Jimena was taking care of her death wishes so it seemed only natural to give her the things Reese had carried with her from move to move. Most of the stuff in the backpack would just disappoint her friend, but there was a nice pair of Shun knives Jimena might like if she ever learned how to do food prep.

  “Number two,” Jimena read from the list. “‘Quit job.’ Well, we know that’s done after what you said to Chef Dante. I heard the part about you saying you wished someone would crush his balls with a rusty garlic press.”

  Yes, Reese had said that. And Dante had deserved it and worse. That was the first thing she’d checked off the list, and Reese had done it the day after she’d gotten the diagnosis. Not that she’d heard much of the actual diagnosis after Dr. Gutzman had said the words that’d changed her life.

  Inoperable brain tumor. Vascularization. Radiation treatments.

  She’d gone in for tests for a sinus infection and had come out with a death sentence.

  Those 2 percent odds were the best she had even with intense radiation treatments, and the doctor estimated she had less than a month to live. He’d also explained in nauseating detail what the radiation treatments (the ones that stood almost no chance of working) would do to her body.

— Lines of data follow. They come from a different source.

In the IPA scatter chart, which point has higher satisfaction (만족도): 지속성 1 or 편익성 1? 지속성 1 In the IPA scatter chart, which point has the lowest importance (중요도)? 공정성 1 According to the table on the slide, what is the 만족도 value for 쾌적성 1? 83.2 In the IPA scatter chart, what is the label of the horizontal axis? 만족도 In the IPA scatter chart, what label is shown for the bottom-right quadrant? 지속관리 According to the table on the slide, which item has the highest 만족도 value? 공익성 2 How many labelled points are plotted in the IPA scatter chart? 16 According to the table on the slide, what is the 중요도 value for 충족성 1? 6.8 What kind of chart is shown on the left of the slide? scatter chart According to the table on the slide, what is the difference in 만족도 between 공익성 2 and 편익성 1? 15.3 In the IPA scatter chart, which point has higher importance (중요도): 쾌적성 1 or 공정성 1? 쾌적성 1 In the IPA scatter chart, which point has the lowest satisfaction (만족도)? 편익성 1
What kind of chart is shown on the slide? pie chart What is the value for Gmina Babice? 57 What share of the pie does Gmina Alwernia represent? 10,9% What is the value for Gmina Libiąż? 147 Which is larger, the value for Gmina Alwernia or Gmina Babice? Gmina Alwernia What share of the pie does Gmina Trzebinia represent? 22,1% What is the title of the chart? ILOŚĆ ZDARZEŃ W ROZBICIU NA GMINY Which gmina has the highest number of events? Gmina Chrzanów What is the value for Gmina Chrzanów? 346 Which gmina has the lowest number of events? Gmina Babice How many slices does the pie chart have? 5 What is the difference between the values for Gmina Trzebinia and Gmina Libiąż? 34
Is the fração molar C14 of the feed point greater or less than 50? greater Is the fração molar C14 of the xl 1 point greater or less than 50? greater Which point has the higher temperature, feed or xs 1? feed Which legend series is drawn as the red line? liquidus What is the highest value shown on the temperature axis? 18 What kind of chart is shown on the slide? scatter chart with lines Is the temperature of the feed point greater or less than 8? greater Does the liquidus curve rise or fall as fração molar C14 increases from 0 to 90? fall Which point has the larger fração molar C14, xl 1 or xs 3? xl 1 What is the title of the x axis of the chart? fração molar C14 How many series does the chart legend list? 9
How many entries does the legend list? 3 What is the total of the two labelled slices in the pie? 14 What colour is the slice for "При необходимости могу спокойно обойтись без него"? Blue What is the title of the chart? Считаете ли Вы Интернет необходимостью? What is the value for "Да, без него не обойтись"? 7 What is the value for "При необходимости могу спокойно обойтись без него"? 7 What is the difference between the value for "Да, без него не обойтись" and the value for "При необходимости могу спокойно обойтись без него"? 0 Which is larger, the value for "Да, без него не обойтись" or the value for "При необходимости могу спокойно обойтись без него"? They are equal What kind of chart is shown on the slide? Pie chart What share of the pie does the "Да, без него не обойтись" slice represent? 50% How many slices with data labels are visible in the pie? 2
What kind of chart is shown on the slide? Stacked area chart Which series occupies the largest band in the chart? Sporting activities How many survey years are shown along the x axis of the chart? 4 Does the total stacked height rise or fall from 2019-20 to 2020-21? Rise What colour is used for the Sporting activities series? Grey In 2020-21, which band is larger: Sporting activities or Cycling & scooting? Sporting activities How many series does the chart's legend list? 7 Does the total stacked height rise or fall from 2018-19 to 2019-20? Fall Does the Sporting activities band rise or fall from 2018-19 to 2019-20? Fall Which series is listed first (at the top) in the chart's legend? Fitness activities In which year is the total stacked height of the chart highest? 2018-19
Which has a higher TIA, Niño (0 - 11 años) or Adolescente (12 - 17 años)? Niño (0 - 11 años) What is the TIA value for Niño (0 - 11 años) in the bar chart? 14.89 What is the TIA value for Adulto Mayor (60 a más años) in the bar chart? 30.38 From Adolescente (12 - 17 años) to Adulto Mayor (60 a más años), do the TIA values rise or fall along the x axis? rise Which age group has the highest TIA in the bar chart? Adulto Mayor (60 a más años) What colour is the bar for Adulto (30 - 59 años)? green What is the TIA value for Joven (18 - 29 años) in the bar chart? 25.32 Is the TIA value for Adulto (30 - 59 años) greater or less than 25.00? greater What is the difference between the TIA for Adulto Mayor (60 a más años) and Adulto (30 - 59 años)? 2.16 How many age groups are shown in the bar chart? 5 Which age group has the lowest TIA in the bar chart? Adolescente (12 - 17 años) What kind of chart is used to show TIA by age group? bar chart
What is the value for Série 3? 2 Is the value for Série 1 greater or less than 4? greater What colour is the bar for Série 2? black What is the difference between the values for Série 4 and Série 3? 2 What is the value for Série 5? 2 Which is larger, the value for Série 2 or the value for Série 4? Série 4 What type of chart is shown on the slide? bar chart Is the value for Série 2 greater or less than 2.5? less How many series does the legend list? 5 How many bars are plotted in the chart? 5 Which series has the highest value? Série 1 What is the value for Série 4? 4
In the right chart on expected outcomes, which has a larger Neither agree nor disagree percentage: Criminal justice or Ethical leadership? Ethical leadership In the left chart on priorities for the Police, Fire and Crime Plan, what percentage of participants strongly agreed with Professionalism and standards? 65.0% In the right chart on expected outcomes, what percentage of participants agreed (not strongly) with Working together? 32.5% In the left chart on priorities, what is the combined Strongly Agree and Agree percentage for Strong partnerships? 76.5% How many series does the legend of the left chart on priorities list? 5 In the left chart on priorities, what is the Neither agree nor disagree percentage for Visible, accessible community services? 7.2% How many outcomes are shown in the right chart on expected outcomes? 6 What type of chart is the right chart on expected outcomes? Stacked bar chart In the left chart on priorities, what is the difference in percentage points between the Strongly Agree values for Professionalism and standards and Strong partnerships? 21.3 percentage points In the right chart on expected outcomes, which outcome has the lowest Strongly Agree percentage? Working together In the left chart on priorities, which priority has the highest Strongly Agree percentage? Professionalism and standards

  Still, Reese would have them, starting tomorrow morning, because an almost chance was the only chance she had. However, she’d wanted this time to get her life in order while she still had the mind to do it.

  “Number three,” Jimena continued to read. “‘Donate money to charity.’ You finished that?” she asked, stuffing eight puffy Cheetos into her mouth at once.

  Reese nodded. “It’s all done. I kept just enough for me to live on…” Or rather, die on. She didn’t have much, but she had tried to figure out where it would do the most good. “I divided it between Save the Whales, a local culinary academy and a fund for cosmetology scholarships at a beauty school.”

  Because on one of her find-the-best-tequila quests, Reese had decided the world needed more beauty, good food and whale protection.

  Number four was “find the best tequila.”

  She’d checked that off only because they’d all started to taste the same.